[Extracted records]
::::::

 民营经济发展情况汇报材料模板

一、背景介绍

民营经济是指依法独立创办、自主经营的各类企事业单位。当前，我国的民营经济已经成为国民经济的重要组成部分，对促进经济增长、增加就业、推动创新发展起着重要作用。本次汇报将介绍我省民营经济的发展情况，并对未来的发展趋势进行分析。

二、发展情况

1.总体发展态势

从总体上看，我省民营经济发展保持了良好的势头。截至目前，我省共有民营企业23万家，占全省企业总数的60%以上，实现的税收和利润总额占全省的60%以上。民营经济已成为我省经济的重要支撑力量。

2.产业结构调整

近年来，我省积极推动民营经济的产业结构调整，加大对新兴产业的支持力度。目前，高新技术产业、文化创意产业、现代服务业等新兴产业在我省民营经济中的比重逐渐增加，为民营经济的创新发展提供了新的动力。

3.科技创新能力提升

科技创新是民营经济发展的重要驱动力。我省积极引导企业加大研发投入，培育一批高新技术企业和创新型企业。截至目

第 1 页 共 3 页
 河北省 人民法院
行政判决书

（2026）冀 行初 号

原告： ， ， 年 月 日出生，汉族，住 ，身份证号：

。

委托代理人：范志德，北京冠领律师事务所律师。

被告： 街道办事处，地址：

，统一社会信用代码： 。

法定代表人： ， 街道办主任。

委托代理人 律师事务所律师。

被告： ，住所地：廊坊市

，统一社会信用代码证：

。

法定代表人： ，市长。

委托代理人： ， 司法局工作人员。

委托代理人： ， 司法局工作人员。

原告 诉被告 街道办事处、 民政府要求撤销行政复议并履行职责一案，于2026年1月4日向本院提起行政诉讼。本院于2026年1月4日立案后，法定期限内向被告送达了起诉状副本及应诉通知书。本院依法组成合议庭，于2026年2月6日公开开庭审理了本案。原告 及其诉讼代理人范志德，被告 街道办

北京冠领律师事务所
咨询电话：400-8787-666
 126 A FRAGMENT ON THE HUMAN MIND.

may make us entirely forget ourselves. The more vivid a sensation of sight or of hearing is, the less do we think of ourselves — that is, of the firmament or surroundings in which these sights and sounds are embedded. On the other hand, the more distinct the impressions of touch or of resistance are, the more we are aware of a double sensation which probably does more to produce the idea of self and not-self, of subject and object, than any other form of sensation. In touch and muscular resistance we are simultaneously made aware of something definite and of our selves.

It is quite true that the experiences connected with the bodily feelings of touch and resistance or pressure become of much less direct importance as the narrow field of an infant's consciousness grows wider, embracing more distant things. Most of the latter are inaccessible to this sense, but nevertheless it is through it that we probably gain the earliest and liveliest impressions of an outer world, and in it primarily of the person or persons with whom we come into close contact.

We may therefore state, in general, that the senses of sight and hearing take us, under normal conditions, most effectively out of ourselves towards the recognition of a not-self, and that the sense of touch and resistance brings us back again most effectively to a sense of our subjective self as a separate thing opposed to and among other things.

::::::

## Task to complete
Each line above where the word "sense" occurs should be copied out.

## Solved problem
It is quite true that the experiences connected with the bodily feelings of touch and resistance or pressure become of much less direct importance as the narrow field of an infant's consciousness grows wider, embracing more distant things. Most of the latter are inaccessible to this sense, but nevertheless it is through it that we probably gain the earliest and liveliest impressions of an outer world, and in it primarily of the person or persons with whom we come into close contact.
We may therefore state, in general, that the senses of sight and hearing take us, under normal conditions, most effectively out of ourselves towards the recognition of a not-self, and that the sense of touch and resistance brings us back again most effectively to a sense of our subjective self as a separate thing opposed to and among other things.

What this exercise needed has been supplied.